Catholic and CTA voices raised against death penalty
Pope John Paul II's strong calls for abolition of the death penalty are finding echoes among more bishops -- most recently, the bishops of Missouri. The NCCB's "Living the Gospel of Life," issued in November, focused on abortion and euthanasia, but did include a strong paragraph against capital punishment. NCCB's new president, Joseph Fiorenza of Houston, Tex., publicly opposes executions in a state where they are frequent events. NCCB's new vice president, Wilton Gregory of Belleville, Ill., gladly supplied his own remarks against capital punishment to Lena Woltering, coordinator of Fellowship of Southern Illinois Laity (FOSIL), and commissioned her to speak for him at an Illinois Conference of Churches press conference seeking a moratorium on executions.
Woltering is a CTA National board member. FOSIL, a CTA cooperating regional organization, recently received its second diocesan grant for educational work opposing the death penalty. At the March 6-7 meeting of 15 regional CTA affiliates, FOSIL was one of nine local units that reported involvement in state-level advocacy against capital punishment. CTA Nebraska noted that after supporting capital punishment, Bishop Fabian Bruskewitz of Lincoln has now joined the other bishops of the state in opposition. New England CTA announced that its spring conference April 10 in Worcester, Mass., (calendar, page 6) will include a workshop by Thomas Lowenstein, of Mass. Citizens Against the Death Penalty. He is a member of Murder Victims' Families for Reconciliation, and is the son of former congressman and human rights activist Allard Lowenstein, who was murdered in 1980.

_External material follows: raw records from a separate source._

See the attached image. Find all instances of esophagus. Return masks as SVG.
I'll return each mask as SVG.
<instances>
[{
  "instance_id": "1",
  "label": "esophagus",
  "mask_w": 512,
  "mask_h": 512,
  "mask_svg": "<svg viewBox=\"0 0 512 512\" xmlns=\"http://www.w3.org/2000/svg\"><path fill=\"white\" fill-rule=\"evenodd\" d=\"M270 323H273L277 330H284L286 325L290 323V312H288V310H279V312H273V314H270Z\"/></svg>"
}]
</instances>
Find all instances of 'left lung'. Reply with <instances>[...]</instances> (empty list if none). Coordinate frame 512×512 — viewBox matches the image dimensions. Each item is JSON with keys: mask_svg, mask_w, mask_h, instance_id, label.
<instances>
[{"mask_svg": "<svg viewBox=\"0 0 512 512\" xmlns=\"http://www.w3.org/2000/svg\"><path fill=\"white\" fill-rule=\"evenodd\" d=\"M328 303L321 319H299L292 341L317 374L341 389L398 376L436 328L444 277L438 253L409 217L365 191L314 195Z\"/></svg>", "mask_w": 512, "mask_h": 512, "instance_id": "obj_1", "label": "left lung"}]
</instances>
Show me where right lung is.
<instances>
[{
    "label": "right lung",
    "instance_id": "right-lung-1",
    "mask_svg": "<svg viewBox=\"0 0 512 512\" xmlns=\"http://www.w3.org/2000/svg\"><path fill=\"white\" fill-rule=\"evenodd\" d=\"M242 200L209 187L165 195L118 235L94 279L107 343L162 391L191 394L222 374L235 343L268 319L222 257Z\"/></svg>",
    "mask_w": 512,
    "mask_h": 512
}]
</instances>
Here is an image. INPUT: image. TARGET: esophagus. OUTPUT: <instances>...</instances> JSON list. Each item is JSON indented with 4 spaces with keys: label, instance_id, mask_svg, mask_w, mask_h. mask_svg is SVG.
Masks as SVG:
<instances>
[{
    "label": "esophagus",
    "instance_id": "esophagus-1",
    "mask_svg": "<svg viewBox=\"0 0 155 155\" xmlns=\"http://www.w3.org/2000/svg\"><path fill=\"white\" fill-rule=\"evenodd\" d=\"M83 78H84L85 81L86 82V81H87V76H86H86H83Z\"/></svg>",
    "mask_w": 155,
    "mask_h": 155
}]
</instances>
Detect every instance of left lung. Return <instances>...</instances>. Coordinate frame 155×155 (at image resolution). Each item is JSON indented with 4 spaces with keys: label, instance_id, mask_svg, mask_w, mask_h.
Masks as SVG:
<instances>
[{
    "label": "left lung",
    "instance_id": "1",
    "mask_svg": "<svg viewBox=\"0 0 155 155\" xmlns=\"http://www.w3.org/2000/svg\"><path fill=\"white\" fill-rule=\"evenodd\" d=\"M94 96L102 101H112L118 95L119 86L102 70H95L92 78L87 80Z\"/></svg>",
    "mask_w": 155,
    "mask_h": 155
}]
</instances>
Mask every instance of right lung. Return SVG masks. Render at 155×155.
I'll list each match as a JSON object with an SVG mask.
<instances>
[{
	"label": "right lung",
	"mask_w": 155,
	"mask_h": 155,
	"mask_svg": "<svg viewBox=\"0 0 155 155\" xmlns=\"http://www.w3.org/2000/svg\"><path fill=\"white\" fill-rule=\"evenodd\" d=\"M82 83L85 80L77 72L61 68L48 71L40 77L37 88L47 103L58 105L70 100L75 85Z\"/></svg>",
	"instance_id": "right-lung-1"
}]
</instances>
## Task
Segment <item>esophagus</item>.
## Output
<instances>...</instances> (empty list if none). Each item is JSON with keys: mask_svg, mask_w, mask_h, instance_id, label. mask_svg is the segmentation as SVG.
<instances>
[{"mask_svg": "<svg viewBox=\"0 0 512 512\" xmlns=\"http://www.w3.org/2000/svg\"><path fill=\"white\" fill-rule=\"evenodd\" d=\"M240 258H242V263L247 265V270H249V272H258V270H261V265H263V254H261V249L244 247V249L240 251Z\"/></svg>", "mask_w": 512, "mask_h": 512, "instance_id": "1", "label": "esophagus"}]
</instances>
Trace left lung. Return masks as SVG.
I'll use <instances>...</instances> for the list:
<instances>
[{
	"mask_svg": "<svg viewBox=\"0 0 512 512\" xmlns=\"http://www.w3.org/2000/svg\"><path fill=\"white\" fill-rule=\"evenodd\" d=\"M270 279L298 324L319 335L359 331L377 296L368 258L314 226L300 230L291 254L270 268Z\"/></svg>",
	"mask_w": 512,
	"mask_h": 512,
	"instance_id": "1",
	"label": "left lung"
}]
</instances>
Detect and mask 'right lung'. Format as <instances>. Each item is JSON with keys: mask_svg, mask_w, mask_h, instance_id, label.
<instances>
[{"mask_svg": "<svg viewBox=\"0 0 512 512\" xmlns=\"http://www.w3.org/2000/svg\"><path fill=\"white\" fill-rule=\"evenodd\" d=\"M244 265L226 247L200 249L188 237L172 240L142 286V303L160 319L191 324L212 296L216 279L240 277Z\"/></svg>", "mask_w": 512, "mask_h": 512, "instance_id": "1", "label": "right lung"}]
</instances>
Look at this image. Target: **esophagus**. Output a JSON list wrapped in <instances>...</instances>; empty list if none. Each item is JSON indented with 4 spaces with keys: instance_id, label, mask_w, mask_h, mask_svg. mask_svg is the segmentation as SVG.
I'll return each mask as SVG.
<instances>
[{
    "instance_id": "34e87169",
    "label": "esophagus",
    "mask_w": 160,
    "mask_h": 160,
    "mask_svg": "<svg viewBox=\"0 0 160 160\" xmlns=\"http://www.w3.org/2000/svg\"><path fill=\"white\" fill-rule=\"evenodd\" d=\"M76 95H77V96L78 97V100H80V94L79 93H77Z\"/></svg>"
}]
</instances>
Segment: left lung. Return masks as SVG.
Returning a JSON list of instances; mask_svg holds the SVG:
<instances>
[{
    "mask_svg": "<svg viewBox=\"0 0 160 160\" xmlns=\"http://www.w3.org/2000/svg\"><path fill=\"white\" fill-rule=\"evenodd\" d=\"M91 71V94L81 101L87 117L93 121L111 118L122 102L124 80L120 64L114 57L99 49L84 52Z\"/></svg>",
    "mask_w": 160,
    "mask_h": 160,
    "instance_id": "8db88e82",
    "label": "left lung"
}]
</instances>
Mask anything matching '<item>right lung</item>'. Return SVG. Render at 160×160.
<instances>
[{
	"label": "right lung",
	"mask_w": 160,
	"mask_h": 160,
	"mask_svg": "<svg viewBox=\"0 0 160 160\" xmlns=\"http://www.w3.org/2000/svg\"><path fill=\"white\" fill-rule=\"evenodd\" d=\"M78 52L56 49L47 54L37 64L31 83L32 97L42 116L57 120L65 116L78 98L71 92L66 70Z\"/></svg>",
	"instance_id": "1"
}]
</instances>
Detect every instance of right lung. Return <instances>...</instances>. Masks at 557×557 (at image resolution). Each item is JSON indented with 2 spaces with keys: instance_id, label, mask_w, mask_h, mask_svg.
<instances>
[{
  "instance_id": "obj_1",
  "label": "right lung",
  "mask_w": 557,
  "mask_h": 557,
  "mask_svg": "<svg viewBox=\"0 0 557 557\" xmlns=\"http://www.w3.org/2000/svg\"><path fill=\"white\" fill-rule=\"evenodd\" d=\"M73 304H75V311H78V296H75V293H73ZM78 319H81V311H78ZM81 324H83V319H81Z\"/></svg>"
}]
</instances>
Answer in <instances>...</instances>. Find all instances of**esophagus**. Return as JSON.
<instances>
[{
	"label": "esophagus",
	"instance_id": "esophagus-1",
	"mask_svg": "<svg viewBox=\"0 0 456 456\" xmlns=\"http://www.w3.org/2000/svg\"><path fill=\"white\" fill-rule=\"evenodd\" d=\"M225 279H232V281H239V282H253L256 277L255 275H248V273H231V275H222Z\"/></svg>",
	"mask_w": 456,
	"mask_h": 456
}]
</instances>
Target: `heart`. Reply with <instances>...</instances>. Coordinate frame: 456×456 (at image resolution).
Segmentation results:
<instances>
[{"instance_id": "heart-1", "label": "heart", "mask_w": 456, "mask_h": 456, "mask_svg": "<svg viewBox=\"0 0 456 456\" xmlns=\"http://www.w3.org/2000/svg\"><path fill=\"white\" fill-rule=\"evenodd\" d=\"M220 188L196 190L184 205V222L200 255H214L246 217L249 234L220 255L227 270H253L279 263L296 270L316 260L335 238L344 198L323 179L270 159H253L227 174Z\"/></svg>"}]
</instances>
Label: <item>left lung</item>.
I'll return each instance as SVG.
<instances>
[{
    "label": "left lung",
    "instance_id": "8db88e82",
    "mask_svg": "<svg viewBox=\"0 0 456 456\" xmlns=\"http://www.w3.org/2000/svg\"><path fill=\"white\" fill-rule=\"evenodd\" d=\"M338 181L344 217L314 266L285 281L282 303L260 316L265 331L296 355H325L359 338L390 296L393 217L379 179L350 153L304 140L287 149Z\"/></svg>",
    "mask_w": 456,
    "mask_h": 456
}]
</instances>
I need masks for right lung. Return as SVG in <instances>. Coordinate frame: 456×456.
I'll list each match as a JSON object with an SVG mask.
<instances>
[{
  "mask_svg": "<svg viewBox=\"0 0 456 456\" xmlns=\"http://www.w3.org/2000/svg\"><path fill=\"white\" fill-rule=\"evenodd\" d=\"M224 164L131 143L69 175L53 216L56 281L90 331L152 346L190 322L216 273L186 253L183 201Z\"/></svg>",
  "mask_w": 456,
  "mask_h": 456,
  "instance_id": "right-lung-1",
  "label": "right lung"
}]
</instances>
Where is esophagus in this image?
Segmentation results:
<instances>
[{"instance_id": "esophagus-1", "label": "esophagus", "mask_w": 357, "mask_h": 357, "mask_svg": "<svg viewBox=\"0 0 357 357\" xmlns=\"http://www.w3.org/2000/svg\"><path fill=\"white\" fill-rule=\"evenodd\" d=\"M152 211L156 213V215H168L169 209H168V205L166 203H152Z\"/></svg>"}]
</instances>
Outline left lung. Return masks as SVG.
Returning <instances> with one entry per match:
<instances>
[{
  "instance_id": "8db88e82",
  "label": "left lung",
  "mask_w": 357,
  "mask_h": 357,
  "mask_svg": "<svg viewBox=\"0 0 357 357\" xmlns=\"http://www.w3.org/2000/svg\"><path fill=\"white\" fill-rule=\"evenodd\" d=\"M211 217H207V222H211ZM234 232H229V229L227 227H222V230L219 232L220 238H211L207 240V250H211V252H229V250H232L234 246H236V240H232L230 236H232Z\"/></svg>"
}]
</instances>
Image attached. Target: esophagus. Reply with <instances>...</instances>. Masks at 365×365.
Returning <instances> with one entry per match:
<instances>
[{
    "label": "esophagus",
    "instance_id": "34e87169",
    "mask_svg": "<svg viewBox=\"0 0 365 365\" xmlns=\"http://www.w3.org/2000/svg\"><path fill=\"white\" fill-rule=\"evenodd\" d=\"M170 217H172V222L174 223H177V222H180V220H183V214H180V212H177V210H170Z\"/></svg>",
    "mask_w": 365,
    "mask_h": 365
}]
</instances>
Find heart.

Sister Helen Préjean, author of "Dead Man Walking," wrote a moving "Letter from Death Row" in America magazine Feb. 13, describing the death of her friend Dobie Williams by lethal injection in Angola, La., in January. She invites all to gather signatures on a worldwide petition for a moratorium on executions in the spirit of Jubilee. A resolution will be introduced at the U.N. next year. Préjean has also agreed to address the CTA National Conference in November 2000.
Quixote Center has a model moratorium resolution your faith community or organization can adopt. QC is also distributing from the Cherish Life Circle a "Declaration of Life" by Mercy Sr. Camille D'Arienzo -- a notarized statement that if you die as a victim of murder, you do not want your murderer executed.